INSTRUCTION:
Reproduce each of the items below verbatim, line for line, with no changes.

INPUT FOR THIS TASK:
---------------
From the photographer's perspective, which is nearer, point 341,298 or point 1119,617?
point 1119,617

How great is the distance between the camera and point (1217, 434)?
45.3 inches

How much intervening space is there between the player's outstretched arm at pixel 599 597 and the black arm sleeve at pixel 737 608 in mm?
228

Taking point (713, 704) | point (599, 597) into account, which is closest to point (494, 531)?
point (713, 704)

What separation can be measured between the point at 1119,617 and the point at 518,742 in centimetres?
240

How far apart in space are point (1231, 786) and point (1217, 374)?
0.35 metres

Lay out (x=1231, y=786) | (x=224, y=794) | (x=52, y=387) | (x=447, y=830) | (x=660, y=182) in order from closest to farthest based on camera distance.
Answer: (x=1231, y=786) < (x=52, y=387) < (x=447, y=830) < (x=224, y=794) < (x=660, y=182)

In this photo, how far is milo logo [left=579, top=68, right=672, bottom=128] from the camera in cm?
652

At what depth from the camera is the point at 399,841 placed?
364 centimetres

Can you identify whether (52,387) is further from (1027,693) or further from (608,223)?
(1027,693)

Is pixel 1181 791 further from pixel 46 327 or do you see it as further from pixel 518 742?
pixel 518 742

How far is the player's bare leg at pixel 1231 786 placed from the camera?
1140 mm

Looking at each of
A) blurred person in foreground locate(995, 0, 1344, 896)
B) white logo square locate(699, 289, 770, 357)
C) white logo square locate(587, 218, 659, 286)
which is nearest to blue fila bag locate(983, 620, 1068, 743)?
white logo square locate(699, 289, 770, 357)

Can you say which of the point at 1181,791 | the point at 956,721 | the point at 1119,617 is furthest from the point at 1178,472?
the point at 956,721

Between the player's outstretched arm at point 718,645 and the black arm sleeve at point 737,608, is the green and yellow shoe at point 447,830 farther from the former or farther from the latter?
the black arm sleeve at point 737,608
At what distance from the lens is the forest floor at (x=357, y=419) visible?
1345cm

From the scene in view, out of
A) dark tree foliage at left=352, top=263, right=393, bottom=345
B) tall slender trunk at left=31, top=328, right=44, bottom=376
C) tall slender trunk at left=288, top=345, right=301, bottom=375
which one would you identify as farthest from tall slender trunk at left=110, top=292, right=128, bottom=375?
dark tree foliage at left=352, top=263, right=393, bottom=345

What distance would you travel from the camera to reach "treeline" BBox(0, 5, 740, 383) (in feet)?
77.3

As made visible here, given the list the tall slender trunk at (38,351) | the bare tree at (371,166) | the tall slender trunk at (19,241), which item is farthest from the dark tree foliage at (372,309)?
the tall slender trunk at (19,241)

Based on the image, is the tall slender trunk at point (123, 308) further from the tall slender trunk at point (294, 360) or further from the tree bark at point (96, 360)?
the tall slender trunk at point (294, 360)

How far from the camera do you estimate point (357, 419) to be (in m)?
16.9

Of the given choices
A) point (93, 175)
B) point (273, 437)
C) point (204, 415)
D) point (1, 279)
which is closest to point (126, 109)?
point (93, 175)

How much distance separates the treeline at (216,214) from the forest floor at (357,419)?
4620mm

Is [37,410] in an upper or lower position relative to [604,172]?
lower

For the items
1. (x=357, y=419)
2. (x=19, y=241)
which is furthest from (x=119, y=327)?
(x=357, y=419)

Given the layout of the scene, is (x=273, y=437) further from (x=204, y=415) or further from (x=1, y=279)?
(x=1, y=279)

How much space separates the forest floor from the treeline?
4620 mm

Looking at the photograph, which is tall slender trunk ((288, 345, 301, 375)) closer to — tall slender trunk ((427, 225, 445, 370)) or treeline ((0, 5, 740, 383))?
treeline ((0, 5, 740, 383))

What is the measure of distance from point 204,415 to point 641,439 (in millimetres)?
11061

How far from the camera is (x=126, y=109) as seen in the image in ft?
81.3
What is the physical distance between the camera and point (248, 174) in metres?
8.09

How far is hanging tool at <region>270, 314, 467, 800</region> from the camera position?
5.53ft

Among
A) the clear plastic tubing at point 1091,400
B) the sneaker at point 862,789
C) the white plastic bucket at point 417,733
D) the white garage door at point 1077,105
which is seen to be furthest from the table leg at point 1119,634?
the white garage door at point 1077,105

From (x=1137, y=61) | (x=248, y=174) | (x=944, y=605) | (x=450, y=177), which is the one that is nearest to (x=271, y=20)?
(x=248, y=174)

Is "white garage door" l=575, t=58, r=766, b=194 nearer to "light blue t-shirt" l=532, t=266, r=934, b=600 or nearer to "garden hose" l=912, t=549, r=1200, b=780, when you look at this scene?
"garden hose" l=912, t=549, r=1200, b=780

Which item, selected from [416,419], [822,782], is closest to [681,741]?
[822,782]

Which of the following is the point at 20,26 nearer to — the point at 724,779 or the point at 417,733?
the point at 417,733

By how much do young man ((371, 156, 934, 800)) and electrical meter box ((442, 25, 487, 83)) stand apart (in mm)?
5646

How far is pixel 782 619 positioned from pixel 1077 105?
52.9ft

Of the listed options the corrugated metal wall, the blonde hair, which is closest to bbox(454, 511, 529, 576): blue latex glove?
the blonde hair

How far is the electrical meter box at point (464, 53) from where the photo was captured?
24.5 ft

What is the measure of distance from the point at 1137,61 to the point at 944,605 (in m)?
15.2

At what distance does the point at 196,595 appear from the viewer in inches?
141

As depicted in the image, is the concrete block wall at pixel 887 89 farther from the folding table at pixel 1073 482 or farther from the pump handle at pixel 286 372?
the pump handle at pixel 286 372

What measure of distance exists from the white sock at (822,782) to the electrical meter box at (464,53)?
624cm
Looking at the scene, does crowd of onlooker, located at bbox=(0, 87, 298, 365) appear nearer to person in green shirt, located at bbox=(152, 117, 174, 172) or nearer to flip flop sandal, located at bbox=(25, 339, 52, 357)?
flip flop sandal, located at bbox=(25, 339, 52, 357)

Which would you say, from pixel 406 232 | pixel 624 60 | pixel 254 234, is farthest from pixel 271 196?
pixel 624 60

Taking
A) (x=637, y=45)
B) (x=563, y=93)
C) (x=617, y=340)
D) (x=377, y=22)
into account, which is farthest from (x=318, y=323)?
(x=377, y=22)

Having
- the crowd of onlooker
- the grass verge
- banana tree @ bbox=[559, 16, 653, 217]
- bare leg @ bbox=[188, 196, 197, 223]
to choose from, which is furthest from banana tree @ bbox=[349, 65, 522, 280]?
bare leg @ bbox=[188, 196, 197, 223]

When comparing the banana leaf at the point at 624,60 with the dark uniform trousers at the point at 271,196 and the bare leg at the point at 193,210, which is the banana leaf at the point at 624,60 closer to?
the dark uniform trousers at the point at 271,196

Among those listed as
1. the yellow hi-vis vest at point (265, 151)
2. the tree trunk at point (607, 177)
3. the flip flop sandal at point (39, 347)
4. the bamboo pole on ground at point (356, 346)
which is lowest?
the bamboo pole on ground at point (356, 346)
---------------
WORKED ANSWER:
From the photographer's perspective, which is nearer, point 341,298 or point 1119,617?
point 1119,617

How great is the distance between the camera and point (1217, 434)?
45.3 inches

How much intervening space is there between the player's outstretched arm at pixel 599 597 and the black arm sleeve at pixel 737 608 in mm?
228

Taking point (713, 704) | point (599, 597) into account, which is closest to point (494, 531)?
point (713, 704)

What separation can be measured between the point at 1119,617 and the point at 518,742 in centimetres?
240

How far apart in space are point (1231, 786) and point (1217, 374)?
0.35 metres

Lay out (x=1231, y=786) | (x=224, y=794) | (x=52, y=387) | (x=447, y=830) | (x=660, y=182) in order from closest to farthest based on camera distance.
Answer: (x=1231, y=786) < (x=52, y=387) < (x=447, y=830) < (x=224, y=794) < (x=660, y=182)

In this photo, how far is milo logo [left=579, top=68, right=672, bottom=128] from the camera in cm?
652

At what depth from the camera is the point at 399,841 placed?
364 centimetres

Can you identify whether (52,387) is further from (1027,693) or further from (608,223)?
(1027,693)

Is pixel 1181 791 further from pixel 46 327 or do you see it as further from pixel 518 742?
pixel 518 742

How far is the player's bare leg at pixel 1231 786 placed from the camera?
1140 mm

Looking at each of
A) blurred person in foreground locate(995, 0, 1344, 896)
B) white logo square locate(699, 289, 770, 357)
C) white logo square locate(587, 218, 659, 286)
which is nearest to blue fila bag locate(983, 620, 1068, 743)?
white logo square locate(699, 289, 770, 357)

Can you say which of the point at 1181,791 | the point at 956,721 | the point at 1119,617 is furthest from the point at 1178,472?
the point at 956,721

Between the player's outstretched arm at point 718,645 and the black arm sleeve at point 737,608, is the green and yellow shoe at point 447,830 farther from the former or farther from the latter?
the black arm sleeve at point 737,608
At what distance from the lens is the forest floor at (x=357, y=419) visible?
1345cm

From the scene in view, out of
A) dark tree foliage at left=352, top=263, right=393, bottom=345
B) tall slender trunk at left=31, top=328, right=44, bottom=376
C) tall slender trunk at left=288, top=345, right=301, bottom=375
which one would you identify as farthest from tall slender trunk at left=110, top=292, right=128, bottom=375?
dark tree foliage at left=352, top=263, right=393, bottom=345

What distance would you travel from the camera to reach "treeline" BBox(0, 5, 740, 383) (in feet)?
77.3

As made visible here, given the list the tall slender trunk at (38,351) | the bare tree at (371,166) | the tall slender trunk at (19,241), which item is farthest from the dark tree foliage at (372,309)?
the tall slender trunk at (19,241)

Based on the image, is the tall slender trunk at point (123, 308) further from the tall slender trunk at point (294, 360) or further from the tree bark at point (96, 360)?
the tall slender trunk at point (294, 360)

How far from the camera do you estimate point (357, 419) to be (in m)?
16.9

Of the given choices
A) point (93, 175)
B) point (273, 437)
C) point (204, 415)
D) point (1, 279)
which is closest to point (126, 109)?
point (93, 175)

How much distance separates the treeline at (216,214) from the forest floor at (357,419)?
4620mm

Is [37,410] in an upper or lower position relative to [604,172]?
lower

For the items
1. (x=357, y=419)
2. (x=19, y=241)
which is furthest from (x=119, y=327)?
(x=357, y=419)

Given the layout of the scene, is (x=273, y=437) further from (x=204, y=415) or further from (x=1, y=279)?
(x=1, y=279)

How much space separates the forest floor from the treeline?
4620 mm

Looking at the photograph, which is tall slender trunk ((288, 345, 301, 375)) closer to — tall slender trunk ((427, 225, 445, 370)) or treeline ((0, 5, 740, 383))?
treeline ((0, 5, 740, 383))

What is the measure of distance from point 204,415 to point 641,439 (in millimetres)?
11061

How far from the camera is (x=126, y=109) as seen in the image in ft?
81.3
What is the physical distance between the camera and point (248, 174) in metres?
8.09

How far is hanging tool at <region>270, 314, 467, 800</region> from the camera position?
5.53ft

Among
A) the clear plastic tubing at point 1091,400
B) the sneaker at point 862,789
C) the white plastic bucket at point 417,733
D) the white garage door at point 1077,105
which is seen to be furthest from the table leg at point 1119,634?
the white garage door at point 1077,105

From (x=1137, y=61) | (x=248, y=174) | (x=944, y=605) | (x=450, y=177), which is the one that is nearest to (x=271, y=20)?
(x=248, y=174)

Is "white garage door" l=575, t=58, r=766, b=194 nearer to "light blue t-shirt" l=532, t=266, r=934, b=600 or nearer to "garden hose" l=912, t=549, r=1200, b=780, when you look at this scene?
"garden hose" l=912, t=549, r=1200, b=780

Which item, selected from [416,419], [822,782], is closest to [681,741]?
[822,782]

Which of the following is the point at 20,26 nearer to — the point at 724,779 or the point at 417,733?
the point at 417,733

By how much do young man ((371, 156, 934, 800)) and electrical meter box ((442, 25, 487, 83)) stand apart (in mm)?
5646

How far is pixel 782 619 positioned from pixel 1077 105?
52.9ft

Of the listed options the corrugated metal wall, the blonde hair, which is closest to bbox(454, 511, 529, 576): blue latex glove?
the blonde hair

How far is the electrical meter box at point (464, 53) from where the photo was captured?
24.5 ft

What is the measure of distance from the point at 1137,61 to the point at 944,605 (in m)?
15.2

At what distance does the point at 196,595 appear from the viewer in inches?
141

As depicted in the image, is the concrete block wall at pixel 887 89 farther from the folding table at pixel 1073 482 or farther from the pump handle at pixel 286 372?
the pump handle at pixel 286 372

What measure of distance exists from the white sock at (822,782) to the electrical meter box at (464,53)?
624cm
Looking at the scene, does crowd of onlooker, located at bbox=(0, 87, 298, 365) appear nearer to person in green shirt, located at bbox=(152, 117, 174, 172) or nearer to flip flop sandal, located at bbox=(25, 339, 52, 357)?
flip flop sandal, located at bbox=(25, 339, 52, 357)

Which would you say, from pixel 406 232 | pixel 624 60 | pixel 254 234, is farthest from pixel 271 196?
pixel 624 60

Taking
A) (x=637, y=45)
B) (x=563, y=93)
C) (x=617, y=340)
D) (x=377, y=22)
into account, which is farthest from (x=318, y=323)?
(x=377, y=22)

Having
- the crowd of onlooker
- the grass verge
- banana tree @ bbox=[559, 16, 653, 217]
- bare leg @ bbox=[188, 196, 197, 223]
to choose from, which is furthest from banana tree @ bbox=[349, 65, 522, 280]?
bare leg @ bbox=[188, 196, 197, 223]

When comparing the banana leaf at the point at 624,60 with the dark uniform trousers at the point at 271,196 and the bare leg at the point at 193,210, which is the banana leaf at the point at 624,60 closer to?
the dark uniform trousers at the point at 271,196

Among those listed as
1. the yellow hi-vis vest at point (265, 151)
2. the tree trunk at point (607, 177)
3. the flip flop sandal at point (39, 347)
4. the bamboo pole on ground at point (356, 346)
which is lowest?
the bamboo pole on ground at point (356, 346)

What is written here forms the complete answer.